24 Polinomio de Taylor

Definición 24.1.

Sea $\displaystyle f$ una función $\displaystyle n$ veces derivable en $\displaystyle x_{0}$ . Llamamos polinomio de Taylor de grado $\displaystyle n$ de $\displaystyle f$ en $\displaystyle x_{0}$ al unico polinomio $\displaystyle p(x)$ que cumpla que:

\displaystyle p(x_{0})=f(x_{0}),p^{\prime}(x_{0})=f^{\prime}(x_{0}),\ldots,p^{% (n)}(x_{0})=f^{(n)}(x_{0})

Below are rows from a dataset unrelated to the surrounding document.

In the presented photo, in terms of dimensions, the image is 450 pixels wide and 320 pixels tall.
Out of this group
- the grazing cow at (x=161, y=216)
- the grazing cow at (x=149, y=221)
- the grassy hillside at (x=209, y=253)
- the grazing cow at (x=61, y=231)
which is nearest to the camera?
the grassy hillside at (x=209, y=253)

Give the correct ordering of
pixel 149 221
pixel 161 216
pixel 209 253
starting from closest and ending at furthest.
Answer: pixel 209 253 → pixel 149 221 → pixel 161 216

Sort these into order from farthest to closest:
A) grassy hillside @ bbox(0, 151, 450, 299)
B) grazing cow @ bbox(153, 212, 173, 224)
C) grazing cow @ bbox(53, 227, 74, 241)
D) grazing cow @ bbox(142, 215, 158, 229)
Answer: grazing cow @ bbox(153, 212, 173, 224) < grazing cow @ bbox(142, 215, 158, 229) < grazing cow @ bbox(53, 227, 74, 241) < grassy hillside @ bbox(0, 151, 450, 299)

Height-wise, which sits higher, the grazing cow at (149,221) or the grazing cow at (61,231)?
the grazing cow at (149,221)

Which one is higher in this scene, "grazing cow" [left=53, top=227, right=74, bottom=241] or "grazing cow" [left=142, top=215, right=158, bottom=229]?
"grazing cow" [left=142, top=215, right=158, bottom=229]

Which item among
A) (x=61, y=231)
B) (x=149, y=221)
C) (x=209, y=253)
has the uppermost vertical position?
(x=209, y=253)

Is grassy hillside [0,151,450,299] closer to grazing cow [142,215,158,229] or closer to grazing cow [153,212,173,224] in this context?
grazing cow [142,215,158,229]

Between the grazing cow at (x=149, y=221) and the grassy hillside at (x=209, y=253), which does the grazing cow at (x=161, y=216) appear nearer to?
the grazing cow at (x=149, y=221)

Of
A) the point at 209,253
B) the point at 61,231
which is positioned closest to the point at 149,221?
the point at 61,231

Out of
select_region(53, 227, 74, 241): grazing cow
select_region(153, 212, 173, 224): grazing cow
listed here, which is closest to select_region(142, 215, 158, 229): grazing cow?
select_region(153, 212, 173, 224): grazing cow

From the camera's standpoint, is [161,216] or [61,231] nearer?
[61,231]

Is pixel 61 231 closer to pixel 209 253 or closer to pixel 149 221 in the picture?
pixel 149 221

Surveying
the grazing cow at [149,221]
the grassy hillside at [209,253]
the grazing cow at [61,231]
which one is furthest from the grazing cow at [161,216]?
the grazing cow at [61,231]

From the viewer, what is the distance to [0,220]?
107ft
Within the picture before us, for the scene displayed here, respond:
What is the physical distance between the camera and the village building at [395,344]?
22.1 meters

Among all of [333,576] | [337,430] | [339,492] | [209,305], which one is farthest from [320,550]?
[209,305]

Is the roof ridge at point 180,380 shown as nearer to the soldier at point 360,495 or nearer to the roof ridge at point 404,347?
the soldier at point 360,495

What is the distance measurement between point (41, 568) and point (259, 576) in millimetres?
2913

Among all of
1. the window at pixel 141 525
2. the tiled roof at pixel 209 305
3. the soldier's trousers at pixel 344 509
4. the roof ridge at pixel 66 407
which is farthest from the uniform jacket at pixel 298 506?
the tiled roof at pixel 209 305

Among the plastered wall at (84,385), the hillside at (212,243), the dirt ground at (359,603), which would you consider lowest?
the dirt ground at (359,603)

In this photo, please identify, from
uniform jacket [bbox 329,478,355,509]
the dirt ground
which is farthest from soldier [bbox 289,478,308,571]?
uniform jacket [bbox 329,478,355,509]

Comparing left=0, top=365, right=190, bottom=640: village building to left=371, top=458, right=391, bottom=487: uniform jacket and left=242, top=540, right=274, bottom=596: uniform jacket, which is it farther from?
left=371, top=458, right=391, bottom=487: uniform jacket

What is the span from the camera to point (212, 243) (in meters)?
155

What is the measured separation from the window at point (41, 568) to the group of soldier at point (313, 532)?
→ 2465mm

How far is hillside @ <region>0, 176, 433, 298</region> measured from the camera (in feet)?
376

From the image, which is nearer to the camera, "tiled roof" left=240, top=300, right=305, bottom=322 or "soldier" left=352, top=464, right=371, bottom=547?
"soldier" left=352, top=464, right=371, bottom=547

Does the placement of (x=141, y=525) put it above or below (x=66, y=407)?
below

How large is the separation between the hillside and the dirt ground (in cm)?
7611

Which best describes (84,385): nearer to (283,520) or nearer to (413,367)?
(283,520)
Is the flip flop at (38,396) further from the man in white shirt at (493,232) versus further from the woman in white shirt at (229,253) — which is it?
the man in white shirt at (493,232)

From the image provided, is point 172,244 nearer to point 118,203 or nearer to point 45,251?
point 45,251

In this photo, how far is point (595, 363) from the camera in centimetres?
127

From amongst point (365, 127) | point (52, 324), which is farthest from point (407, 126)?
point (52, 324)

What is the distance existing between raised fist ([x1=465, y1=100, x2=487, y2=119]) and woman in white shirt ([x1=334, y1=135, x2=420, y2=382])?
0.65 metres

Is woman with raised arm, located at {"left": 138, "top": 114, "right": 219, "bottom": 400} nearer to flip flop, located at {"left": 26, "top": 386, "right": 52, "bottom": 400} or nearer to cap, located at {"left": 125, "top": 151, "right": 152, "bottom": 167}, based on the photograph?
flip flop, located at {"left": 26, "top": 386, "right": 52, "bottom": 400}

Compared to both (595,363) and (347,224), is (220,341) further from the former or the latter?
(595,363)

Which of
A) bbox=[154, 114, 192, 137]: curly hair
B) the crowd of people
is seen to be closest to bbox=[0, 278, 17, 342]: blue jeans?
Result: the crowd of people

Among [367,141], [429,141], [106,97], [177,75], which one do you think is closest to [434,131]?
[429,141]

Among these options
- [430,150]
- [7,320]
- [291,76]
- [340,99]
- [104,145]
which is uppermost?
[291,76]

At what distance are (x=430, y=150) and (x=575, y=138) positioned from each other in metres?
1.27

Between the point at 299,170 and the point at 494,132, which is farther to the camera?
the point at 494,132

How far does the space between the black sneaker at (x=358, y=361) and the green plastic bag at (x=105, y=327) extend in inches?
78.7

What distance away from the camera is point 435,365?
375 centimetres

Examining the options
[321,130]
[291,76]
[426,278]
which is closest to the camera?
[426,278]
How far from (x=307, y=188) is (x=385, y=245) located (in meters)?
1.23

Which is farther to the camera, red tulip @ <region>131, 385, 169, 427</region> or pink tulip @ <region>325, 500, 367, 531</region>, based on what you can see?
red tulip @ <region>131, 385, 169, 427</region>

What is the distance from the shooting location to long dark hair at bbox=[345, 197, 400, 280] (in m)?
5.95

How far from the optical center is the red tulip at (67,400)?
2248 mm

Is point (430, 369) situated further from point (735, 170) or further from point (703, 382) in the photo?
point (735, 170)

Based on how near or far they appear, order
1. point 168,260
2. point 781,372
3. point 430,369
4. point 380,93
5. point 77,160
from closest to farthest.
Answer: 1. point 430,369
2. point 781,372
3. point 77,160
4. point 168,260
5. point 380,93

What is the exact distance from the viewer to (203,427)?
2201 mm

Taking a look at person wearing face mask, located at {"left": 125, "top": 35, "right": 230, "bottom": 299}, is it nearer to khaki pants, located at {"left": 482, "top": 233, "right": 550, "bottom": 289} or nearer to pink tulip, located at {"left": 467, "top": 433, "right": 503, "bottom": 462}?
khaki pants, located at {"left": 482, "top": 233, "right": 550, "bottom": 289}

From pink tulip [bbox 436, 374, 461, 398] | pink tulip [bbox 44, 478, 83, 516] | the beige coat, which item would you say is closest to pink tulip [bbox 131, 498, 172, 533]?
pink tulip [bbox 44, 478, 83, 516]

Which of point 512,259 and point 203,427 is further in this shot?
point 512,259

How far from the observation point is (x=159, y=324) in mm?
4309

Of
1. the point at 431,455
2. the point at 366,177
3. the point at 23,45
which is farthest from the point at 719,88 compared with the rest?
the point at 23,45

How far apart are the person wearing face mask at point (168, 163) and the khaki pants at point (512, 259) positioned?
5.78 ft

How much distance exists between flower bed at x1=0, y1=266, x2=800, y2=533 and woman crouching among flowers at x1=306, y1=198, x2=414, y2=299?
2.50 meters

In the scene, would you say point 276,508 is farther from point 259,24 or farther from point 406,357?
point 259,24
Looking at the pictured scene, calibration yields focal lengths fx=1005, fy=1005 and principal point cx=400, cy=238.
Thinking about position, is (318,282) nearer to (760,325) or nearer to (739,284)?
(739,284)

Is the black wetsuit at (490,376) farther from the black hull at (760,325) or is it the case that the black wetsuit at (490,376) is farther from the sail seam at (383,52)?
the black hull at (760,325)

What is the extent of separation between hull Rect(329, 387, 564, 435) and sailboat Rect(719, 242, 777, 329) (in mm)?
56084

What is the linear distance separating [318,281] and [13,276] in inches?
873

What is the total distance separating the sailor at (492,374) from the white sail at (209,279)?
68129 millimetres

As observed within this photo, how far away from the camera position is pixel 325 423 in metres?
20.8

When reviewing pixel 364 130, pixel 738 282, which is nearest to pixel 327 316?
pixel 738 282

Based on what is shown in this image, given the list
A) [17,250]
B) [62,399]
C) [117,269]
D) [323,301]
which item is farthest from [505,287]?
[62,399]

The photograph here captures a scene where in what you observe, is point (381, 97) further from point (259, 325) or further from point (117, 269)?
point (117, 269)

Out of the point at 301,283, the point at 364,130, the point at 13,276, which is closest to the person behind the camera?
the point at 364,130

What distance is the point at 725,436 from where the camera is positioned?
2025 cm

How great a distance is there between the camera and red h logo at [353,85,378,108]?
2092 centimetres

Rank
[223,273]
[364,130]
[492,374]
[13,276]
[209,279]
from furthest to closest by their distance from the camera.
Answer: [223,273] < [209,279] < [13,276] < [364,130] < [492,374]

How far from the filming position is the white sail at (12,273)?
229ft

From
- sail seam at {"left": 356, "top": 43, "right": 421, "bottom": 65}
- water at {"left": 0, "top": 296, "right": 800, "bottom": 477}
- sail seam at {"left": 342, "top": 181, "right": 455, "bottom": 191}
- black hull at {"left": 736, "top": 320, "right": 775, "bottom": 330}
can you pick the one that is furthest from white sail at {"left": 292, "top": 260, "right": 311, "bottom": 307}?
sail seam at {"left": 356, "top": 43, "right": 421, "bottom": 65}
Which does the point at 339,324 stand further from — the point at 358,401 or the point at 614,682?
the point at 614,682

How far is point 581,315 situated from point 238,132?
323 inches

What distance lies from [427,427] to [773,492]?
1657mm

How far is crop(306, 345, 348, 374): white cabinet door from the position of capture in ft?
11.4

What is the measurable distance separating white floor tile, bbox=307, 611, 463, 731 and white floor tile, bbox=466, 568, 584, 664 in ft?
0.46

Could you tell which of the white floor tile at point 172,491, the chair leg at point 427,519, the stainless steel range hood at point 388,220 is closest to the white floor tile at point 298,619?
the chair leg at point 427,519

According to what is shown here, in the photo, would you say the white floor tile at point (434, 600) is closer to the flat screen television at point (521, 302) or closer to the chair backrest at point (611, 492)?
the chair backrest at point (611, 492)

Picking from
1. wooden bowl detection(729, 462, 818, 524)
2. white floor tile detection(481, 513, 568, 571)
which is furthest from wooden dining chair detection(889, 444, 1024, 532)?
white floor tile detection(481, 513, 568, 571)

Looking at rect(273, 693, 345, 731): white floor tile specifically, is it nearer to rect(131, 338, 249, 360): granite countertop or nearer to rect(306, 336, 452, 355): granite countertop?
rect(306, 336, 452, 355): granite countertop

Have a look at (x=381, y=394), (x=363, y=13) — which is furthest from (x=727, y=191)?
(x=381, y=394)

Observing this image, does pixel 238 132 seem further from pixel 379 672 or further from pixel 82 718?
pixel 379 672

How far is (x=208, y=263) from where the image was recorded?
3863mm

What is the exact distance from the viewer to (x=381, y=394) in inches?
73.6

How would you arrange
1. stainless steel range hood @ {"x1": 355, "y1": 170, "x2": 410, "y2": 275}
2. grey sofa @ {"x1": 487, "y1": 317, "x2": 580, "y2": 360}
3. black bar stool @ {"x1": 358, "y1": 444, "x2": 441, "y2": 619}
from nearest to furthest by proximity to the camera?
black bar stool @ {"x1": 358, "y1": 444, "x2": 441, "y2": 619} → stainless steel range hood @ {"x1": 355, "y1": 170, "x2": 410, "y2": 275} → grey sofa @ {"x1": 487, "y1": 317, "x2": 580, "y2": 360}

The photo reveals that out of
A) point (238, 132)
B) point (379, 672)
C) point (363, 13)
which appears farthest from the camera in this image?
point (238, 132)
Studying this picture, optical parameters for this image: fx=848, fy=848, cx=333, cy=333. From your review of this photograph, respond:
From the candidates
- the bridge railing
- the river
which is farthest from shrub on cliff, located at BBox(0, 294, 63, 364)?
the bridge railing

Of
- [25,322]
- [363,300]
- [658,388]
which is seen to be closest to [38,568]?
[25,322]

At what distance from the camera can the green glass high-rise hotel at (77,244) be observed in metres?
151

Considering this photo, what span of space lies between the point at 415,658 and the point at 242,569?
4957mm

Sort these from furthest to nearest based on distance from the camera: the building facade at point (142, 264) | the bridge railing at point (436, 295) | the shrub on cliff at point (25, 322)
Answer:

Veamos cuál es: dado un polinomio general de grado $\displaystyle n$ ,

\displaystyle p(x)=a_{0}+a_{1}(x-x_{0})+\cdots+a_{n}(x-x_{0})^{n}

1.

$\displaystyle p(x_{0})=f(x_{0})$ . Si evaluamos el polinomio, $\displaystyle p(x_{0})=a_{0}+a_{1}(x_{0}-x_{0})+\cdots a_{n}(x_{0}-x_{0})^{n}=% a_{0}\Rightarrow a_{0}=f(x_{0})$ .
2.

$\displaystyle p^{\prime}(x_{0})=f^{\prime}(x_{0})\Rightarrow p^{\prime}(x)=0+a% _{1}+a_{2}\cdot 2(x-x_{0})+\cdots+a_{n}n(x-x_{0})^{n-1}$ . Como $\displaystyle p^{\prime}(x_{0})=f^{\prime}(x_{0})$ , $\displaystyle p^{\prime}(x_{0})=a_{1}=f^{\prime}(x_{0})$ .
3.

$\displaystyle p^{\prime\prime}(x_{0})=f^{\prime\prime}$ . $\displaystyle p^{\prime\prime}(x)=a_{2}2+a_{3}\cdot 3\cdot 2\cdot(x-x_{0})+% \cdots+a_{n}\cdot n\cdot(n-1)\cdot(x-x_{0})^{n-2}$ . Evaluando en $\displaystyle x_{0},$ $\displaystyle p^{\prime\prime}(x_{0})=a_{2}\cdot 2\Rightarrow a_{2}=f^{\prime% \prime}(x_{0})/2$ .
4.

$\displaystyle p^{\prime\prime\prime}(x)=a_{3}\cdot 3\cdot 2+a_{4}\cdot 3\cdot 3% \cdot 2(x-x_{0})+\cdots+a_{n}\cdot n\cdot(n-1)\cdot(n-2)\cdot(x-x_{0})^{n-3}% \Rightarrow p^{\prime\prime\prime}(x_{0})=a_{3}\cdot 3\cdot 2$ .
5.

Lo hacemos hasta llegar a la derivada $\displaystyle n$ -esima: $\displaystyle p^{(n)}(x_{0})=f^{(n)(x_{0})}\Rightarrow a_{n}\cdot n!=f^{(n)}(x% _{0})\Rightarrow a_{n}=\frac{f^{(n)}(x_{0})}{n!}$ .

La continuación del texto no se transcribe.